When he struck down prey larger than he was and dragged it back to their cave, she would praise him. That was a hunt worthy of a dragon.
He had never been ashamed of being a turtle. Others might not recognize his value, but he knew his nobility. He was the greatest of turtles, and a descendant of dragons.
And he explained as much to Ziel as they worked together to move debris in the spacious castle his ancestors had left behind.
He hadn’t wanted to waste soulfire on transforming back to his normal size, but he couldn’t dig nearly as fast when he was only a foot from nose to tail. Now that he was larger than a human again, he could dig through the collapsed hallway at speed.
Orthos burned the debris he could, but the chunks of masonry were made to withstand black dragon’s breath, so those he grabbed in his mouth and dragged away. Ziel smashed entire collapsed walls into manageable segments or levitated them away; he was strong enough to grab them and haul them away by force, if he could get a grip on them, but some were shaped or positioned too awkwardly to move easily.

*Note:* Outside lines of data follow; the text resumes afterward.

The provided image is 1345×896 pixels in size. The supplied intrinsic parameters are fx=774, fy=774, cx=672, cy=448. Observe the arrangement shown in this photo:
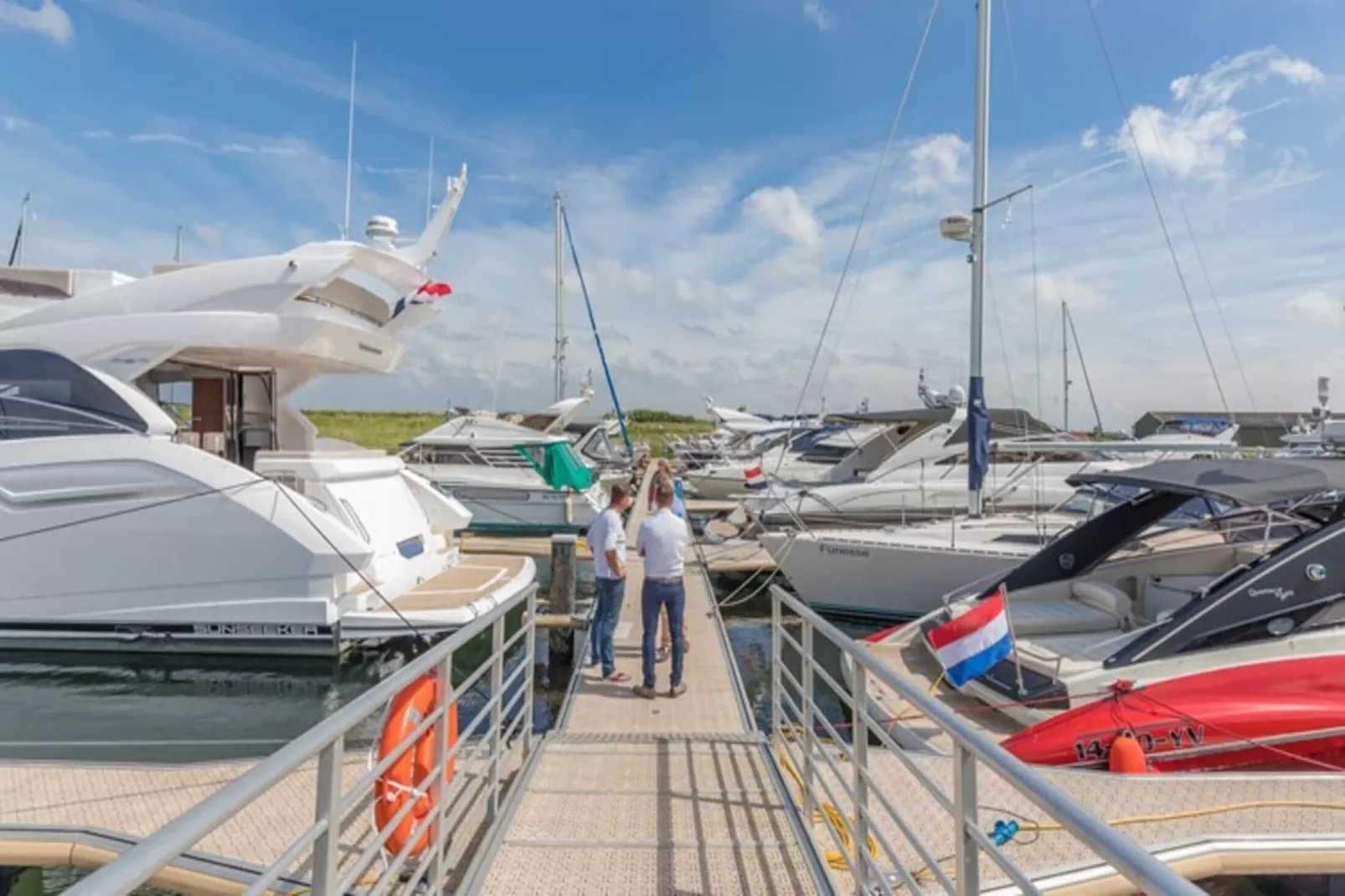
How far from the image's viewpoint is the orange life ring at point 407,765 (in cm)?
319

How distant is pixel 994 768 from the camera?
1.93 metres

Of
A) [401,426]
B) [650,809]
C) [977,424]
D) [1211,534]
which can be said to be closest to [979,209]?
[977,424]

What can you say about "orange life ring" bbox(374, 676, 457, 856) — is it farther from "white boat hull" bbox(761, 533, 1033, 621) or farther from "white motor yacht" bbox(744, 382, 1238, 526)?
"white motor yacht" bbox(744, 382, 1238, 526)

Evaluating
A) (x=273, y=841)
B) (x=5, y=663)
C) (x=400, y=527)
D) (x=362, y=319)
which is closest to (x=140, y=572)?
(x=5, y=663)

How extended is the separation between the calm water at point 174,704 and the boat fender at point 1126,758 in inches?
135

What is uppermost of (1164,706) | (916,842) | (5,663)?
(916,842)

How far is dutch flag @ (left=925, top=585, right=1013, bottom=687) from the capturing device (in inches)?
206

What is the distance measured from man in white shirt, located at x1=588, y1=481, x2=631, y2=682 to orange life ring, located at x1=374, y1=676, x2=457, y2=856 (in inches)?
119

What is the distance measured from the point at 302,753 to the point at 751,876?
235cm

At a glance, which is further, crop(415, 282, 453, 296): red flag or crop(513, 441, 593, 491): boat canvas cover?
crop(513, 441, 593, 491): boat canvas cover

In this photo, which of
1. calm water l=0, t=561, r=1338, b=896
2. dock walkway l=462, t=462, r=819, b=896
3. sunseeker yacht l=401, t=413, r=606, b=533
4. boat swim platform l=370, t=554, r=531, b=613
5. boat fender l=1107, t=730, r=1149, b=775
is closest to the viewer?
dock walkway l=462, t=462, r=819, b=896

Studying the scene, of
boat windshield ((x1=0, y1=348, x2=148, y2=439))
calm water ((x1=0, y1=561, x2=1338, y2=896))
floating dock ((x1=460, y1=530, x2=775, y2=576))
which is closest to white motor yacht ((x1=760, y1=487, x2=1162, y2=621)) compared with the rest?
calm water ((x1=0, y1=561, x2=1338, y2=896))

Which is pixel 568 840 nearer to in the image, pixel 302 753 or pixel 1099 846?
pixel 302 753

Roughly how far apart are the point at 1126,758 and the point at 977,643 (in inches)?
43.5
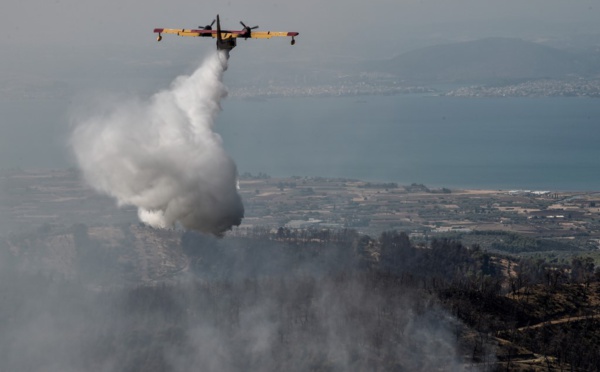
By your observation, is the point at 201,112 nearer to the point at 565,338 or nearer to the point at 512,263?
the point at 565,338

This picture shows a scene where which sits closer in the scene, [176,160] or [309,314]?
[176,160]

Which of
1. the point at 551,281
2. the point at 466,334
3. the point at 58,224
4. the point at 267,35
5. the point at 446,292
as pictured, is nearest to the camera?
the point at 267,35

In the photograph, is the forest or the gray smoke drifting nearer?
the gray smoke drifting

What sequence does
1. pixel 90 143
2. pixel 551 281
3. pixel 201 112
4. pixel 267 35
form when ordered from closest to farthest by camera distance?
pixel 267 35 → pixel 201 112 → pixel 90 143 → pixel 551 281

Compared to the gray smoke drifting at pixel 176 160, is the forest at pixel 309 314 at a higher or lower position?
lower

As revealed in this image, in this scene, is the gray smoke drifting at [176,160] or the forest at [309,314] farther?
the forest at [309,314]

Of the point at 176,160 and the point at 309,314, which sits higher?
the point at 176,160

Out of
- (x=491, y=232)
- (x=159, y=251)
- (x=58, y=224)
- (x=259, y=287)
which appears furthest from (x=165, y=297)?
(x=491, y=232)

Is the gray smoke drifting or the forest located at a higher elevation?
the gray smoke drifting
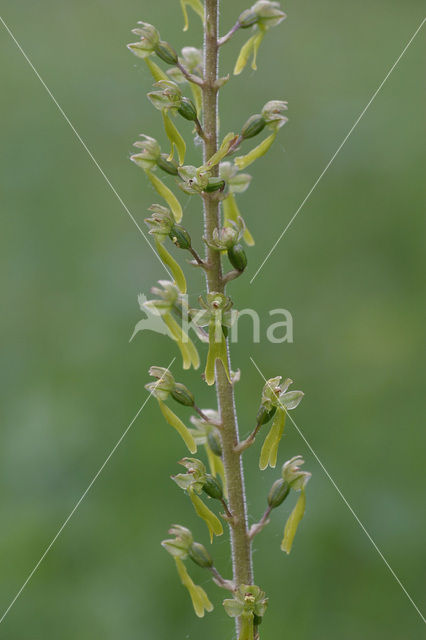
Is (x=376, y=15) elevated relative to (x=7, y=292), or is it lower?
elevated

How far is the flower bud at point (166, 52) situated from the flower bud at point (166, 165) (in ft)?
0.78

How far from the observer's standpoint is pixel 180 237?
188 centimetres

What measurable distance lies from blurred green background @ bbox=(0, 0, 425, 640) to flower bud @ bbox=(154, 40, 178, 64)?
5.26ft

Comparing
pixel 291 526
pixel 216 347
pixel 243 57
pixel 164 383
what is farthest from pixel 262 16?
pixel 291 526

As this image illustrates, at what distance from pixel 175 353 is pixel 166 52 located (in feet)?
5.96

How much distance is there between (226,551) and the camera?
258 centimetres

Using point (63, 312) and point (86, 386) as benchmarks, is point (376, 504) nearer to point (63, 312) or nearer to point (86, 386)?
point (86, 386)

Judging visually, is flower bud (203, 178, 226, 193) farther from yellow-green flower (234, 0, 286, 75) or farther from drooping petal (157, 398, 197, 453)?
drooping petal (157, 398, 197, 453)

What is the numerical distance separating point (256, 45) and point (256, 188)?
10.2ft

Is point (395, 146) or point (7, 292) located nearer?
point (7, 292)

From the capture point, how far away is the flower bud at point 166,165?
1939mm

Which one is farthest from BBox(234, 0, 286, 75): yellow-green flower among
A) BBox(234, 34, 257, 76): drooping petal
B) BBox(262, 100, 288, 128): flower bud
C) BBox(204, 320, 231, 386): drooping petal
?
BBox(204, 320, 231, 386): drooping petal

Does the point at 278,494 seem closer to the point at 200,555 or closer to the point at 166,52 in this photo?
the point at 200,555

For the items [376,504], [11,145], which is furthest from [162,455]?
[11,145]
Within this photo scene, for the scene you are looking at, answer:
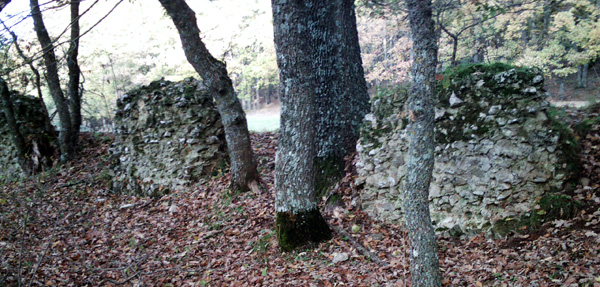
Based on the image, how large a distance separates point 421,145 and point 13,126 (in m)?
12.0

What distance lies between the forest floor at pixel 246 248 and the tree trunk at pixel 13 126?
339cm

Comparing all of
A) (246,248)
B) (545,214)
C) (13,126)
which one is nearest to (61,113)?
(13,126)

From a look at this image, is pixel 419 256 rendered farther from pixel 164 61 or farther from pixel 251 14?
pixel 164 61

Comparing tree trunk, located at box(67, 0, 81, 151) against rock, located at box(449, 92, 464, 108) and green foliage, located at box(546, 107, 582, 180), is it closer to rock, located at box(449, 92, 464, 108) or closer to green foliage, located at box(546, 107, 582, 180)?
rock, located at box(449, 92, 464, 108)

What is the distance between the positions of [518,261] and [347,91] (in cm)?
370

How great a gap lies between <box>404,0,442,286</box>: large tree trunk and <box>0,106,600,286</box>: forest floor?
49cm

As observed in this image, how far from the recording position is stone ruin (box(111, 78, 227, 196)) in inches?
320

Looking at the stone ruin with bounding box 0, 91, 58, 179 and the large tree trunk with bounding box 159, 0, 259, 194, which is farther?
the stone ruin with bounding box 0, 91, 58, 179

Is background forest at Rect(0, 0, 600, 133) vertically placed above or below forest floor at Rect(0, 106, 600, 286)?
above

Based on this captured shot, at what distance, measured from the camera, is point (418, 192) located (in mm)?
3305

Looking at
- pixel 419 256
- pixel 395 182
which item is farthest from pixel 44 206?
pixel 419 256

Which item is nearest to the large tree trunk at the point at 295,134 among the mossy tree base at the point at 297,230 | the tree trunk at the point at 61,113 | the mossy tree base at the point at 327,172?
the mossy tree base at the point at 297,230

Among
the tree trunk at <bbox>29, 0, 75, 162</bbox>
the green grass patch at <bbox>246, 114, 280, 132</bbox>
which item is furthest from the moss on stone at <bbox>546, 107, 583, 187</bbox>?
the tree trunk at <bbox>29, 0, 75, 162</bbox>

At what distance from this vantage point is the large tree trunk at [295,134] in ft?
15.4
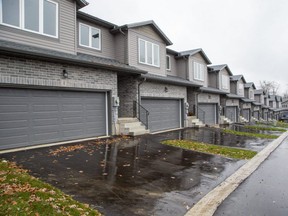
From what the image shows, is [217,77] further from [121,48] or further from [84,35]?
[84,35]

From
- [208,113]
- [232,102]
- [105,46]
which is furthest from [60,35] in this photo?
[232,102]

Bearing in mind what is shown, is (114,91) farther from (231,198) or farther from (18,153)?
(231,198)

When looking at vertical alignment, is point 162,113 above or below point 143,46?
below

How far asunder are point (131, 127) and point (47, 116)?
4.98 metres

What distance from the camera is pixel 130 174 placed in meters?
6.22

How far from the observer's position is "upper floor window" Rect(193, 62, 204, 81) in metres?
23.5

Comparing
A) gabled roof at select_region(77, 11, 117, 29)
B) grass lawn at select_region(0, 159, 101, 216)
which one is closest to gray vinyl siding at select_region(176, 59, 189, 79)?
gabled roof at select_region(77, 11, 117, 29)

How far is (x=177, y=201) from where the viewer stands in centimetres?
459

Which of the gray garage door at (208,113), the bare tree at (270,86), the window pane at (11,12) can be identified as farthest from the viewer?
the bare tree at (270,86)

Then there was the concern that disturbing the pile too much might bring half the castle down on them.
While they worked, Orthos reminisced. When his mouth wasn’t full.
“This castle must have been built by the empress Natarianath or one of her children. She’s one of my most noble ancestors. She protected her kingdom with fang and flame, turning back the tide from the Trackless Sea again and again.”
“I see,” Ziel said.
“The wall that now protects the northern coast of the Blackflame Empire was her work.” Orthos lowered his head to roll a twenty-foot boulder that looked like it might have once been the base of a statue. “She died pierced with a thousand spears when the fish-men ambushed her from the bottom of the sea, betraying their treaty.”
“Hmmm,” Ziel said.
“I can’t recall much about this Herald grandson of hers, Noroloth, but I have heard stories of a black dragon prince who had a rivalry with a rune-using Sage. Once, she tricked her way into his cavern, pretending to have an elixir that would heal his oldest son. Instead, she poisoned him, and he was never able to sire another egg. In revenge, he found the library where she stored her scripts and torched it.”
“Uh-huh,” Ziel said.
“Not that they thought of all humans as their enemies, of course. The difference between black and gold dragons is that we have an appreciation for destruction. We know when it is necessary, and we understand when it isn’t. Gold dragons don’t respect what they can do, which is why they are such tyrants.”